Le fait que les gangs haïtiens aient finalement relâché leur emprise sur le blocus de l’approvisionnement en carburant du pays pourrait n’être que temporaire, ce qui ne fait que souligner une fois de plus les niveaux de gouvernance criminelle que ces groupes ont accumulés.
Le plus grand terminal pétrolier du pays, le Terminal Varreux, a pu reprendre ses livraisons de carburant pour la première fois depuis près d’un mois. Le 12 novembre, environ 70 camions ont fait la queue pour charger de l’essence, qui a été désespérément nécessaire pour maintenir les services d’urgence, les soins de santé et l’électricité en Haïti.
L’allègement du blocus fait suite à l’annonce d’une trêve conclue entre l’alliance des gangs, G9 an fanmi (G9 et famille), et le gouvernement local de Cité Soleil, un quartier de la capitale Port-au-Prince.
Les détails des concessions faites aux gangs n’ont pas été rendus publics, mais le chef Jimmy Chérizier, alias “Barbecue”, avait auparavant exigé le retrait des forces de l’État de la zone et la démission du Premier ministre Ariel Henry.
La fin négociée du blocus intervient après l’échec des tentatives du gouvernement pour rouvrir l’installation, y compris un couloir de sécurité pour protéger les camions de carburant des embuscades.

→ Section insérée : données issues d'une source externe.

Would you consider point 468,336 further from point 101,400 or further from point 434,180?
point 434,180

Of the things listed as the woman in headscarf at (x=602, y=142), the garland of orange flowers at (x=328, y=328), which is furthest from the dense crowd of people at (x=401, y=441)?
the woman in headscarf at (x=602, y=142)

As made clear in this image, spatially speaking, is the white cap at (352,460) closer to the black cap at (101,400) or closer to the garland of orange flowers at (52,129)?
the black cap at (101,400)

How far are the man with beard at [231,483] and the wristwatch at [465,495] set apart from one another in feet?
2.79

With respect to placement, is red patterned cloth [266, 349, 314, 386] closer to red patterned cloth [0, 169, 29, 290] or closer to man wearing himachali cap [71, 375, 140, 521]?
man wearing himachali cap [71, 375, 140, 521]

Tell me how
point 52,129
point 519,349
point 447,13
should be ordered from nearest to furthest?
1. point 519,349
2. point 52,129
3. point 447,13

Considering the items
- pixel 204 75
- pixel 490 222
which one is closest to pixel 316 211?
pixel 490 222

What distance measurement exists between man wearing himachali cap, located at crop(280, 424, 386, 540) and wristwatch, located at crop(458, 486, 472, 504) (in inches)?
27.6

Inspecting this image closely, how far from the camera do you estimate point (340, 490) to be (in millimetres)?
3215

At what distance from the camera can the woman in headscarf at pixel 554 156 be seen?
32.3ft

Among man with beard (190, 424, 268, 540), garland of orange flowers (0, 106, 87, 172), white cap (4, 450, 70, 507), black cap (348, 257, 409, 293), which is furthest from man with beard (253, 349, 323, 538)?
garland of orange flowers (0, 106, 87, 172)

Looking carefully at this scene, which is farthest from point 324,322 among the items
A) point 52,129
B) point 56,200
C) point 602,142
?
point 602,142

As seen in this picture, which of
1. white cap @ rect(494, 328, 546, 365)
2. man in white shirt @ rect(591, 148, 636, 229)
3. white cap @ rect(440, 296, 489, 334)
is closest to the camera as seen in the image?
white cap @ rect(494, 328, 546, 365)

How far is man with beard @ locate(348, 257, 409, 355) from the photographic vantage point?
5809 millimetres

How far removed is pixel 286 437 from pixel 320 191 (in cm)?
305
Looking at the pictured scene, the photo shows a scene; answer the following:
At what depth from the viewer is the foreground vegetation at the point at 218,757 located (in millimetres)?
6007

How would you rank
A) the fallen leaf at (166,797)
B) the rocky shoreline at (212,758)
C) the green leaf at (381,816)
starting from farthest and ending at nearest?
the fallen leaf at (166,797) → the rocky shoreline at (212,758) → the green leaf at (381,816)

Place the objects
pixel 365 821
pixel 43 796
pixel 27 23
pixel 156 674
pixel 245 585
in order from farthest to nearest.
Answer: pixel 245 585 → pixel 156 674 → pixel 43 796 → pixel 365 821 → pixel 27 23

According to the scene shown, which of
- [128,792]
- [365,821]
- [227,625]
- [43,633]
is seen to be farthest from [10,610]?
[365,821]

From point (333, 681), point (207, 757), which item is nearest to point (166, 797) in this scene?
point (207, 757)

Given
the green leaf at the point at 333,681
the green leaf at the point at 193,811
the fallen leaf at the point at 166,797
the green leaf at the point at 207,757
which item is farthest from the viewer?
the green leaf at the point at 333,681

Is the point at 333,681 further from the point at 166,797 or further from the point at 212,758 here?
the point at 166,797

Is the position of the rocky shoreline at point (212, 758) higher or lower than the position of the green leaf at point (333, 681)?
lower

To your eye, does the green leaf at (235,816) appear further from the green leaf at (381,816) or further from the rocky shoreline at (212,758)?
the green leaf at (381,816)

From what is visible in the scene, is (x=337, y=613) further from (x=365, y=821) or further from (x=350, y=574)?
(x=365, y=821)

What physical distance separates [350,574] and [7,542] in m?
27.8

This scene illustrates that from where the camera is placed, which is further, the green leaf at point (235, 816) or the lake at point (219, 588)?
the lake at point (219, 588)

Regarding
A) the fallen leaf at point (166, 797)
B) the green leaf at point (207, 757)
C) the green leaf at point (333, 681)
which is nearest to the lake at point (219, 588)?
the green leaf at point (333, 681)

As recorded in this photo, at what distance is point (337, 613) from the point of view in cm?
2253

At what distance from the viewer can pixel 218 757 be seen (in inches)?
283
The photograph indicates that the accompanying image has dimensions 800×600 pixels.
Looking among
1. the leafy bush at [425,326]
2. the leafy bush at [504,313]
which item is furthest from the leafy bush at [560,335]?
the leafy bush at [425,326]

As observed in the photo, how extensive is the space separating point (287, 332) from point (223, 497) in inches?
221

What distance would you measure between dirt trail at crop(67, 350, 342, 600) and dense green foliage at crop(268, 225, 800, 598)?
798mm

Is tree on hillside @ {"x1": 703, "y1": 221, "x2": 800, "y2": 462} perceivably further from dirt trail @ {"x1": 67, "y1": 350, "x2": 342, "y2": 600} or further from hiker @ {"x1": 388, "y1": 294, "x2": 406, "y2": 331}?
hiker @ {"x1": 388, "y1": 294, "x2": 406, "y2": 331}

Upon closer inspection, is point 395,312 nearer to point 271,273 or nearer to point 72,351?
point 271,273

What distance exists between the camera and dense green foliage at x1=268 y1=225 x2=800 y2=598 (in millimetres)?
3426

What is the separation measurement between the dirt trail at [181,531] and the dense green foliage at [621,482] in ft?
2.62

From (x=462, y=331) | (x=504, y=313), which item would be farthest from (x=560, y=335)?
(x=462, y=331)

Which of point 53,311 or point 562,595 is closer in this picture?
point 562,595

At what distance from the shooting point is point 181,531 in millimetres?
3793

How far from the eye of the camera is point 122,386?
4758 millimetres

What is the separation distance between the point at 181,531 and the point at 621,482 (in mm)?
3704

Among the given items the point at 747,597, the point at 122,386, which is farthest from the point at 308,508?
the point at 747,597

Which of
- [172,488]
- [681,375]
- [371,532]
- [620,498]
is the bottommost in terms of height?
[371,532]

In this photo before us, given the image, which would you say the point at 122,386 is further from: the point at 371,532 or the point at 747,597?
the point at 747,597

Le blocus du Terminal Varreux s’inscrivait dans le cadre d’une action coordonnée des groupes criminels visant à restreindre l’accès au carburant dans tout Haïti afin de déstabiliser le gouvernement. La crise qui s’en est suivie a mis des vies en danger, car le réseau électrique dysfonctionnel d’Haïti dépend des générateurs de carburant pour compléter l’approvisionnement en électricité.
Lors d’une conférence de presse le jour de la réouverture des installations, Chérizier a souligné que les blocages reprendraient si le Premier ministre Henry ne démissionnait pas. L’accord ne s’étend que jusqu’au 18 novembre.

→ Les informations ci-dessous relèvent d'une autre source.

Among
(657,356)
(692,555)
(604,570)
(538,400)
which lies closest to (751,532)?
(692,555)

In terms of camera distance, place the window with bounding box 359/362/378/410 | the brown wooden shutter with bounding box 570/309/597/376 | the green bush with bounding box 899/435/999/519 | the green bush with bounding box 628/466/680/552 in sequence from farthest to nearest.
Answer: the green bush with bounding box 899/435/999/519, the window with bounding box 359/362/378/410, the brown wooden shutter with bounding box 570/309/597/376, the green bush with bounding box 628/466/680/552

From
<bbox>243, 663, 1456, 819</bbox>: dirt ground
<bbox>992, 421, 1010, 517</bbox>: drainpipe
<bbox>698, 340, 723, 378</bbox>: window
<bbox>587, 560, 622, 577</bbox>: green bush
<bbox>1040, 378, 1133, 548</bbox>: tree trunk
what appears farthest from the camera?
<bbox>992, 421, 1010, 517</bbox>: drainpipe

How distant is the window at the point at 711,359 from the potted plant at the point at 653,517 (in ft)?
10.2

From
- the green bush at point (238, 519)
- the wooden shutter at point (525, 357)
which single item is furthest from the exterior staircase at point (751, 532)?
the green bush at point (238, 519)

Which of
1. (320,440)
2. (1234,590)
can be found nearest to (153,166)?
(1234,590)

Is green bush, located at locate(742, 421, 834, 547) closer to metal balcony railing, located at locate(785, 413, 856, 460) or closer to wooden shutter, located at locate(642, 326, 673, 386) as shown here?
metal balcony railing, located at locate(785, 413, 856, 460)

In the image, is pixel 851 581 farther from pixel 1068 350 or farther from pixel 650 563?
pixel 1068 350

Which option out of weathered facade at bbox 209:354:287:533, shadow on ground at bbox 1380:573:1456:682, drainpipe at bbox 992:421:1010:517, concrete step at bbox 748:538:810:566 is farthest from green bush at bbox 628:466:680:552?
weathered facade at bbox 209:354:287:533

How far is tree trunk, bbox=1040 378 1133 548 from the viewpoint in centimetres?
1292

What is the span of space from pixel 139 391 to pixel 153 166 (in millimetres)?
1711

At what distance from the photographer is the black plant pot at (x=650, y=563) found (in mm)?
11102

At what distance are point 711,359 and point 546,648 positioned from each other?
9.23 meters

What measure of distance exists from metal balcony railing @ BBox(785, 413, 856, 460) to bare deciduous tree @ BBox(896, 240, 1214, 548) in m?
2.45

Analyse de la criminalité par InSight
Bien qu’il s’agisse d’un répit bienvenu après une pénurie mortelle, la reprise des livraisons de carburant orchestrée par Chérizier est une démonstration de son pouvoir en Haïti et pourrait alimenter ses ambitions politiques plus larges.
Au lendemain de l’assassinat du président Jovenel Moïse, Chérizier a commencé à se présenter, lui et ses hommes, comme faisant partie d’un mouvement révolutionnaire, défendant la mémoire du président assassiné contre ses ennemis.
Les blocus sont un outil politique efficace à cet égard, faisant plier la volonté du gouvernement haïtien. Chérizier a demandé à plusieurs reprises la démission d’Ariel Henry. Bien que cette demande n’ait pas été satisfaite, les blocages lui rapportent des gains confortables.
Haïti a connu des trêves répétées de ce type pour plusieurs blocages forcés par des gangs. Aucun d’entre eux n’a signalé un changement de la tactique consistant à prendre en otage les services essentiels.
Après le tremblement de terre dévastateur du 14 août, les gangs haïtiens ont érigé un blocus à Martissant qui a stoppé l’approvisionnement de l’aide humanitaire – utilisant même des tireurs d’élite pour arrêter les organisations d’aide. Un accord similaire a mis fin à ce blocus, mais n’a pas empêché les gangs de recourir à nouveau à la même tactique lors de la crise actuelle du carburant.
Le terminal Varreux a également vu les blocages s’alléger puis revenir, y compris il y a plusieurs mois lorsque Chérizier a autorisé la réouverture du terminal à la suite de négociations avec le gouvernement. Les détails de l’accord ne sont pas clairs, mais le gang avait exigé 100 000 dollars.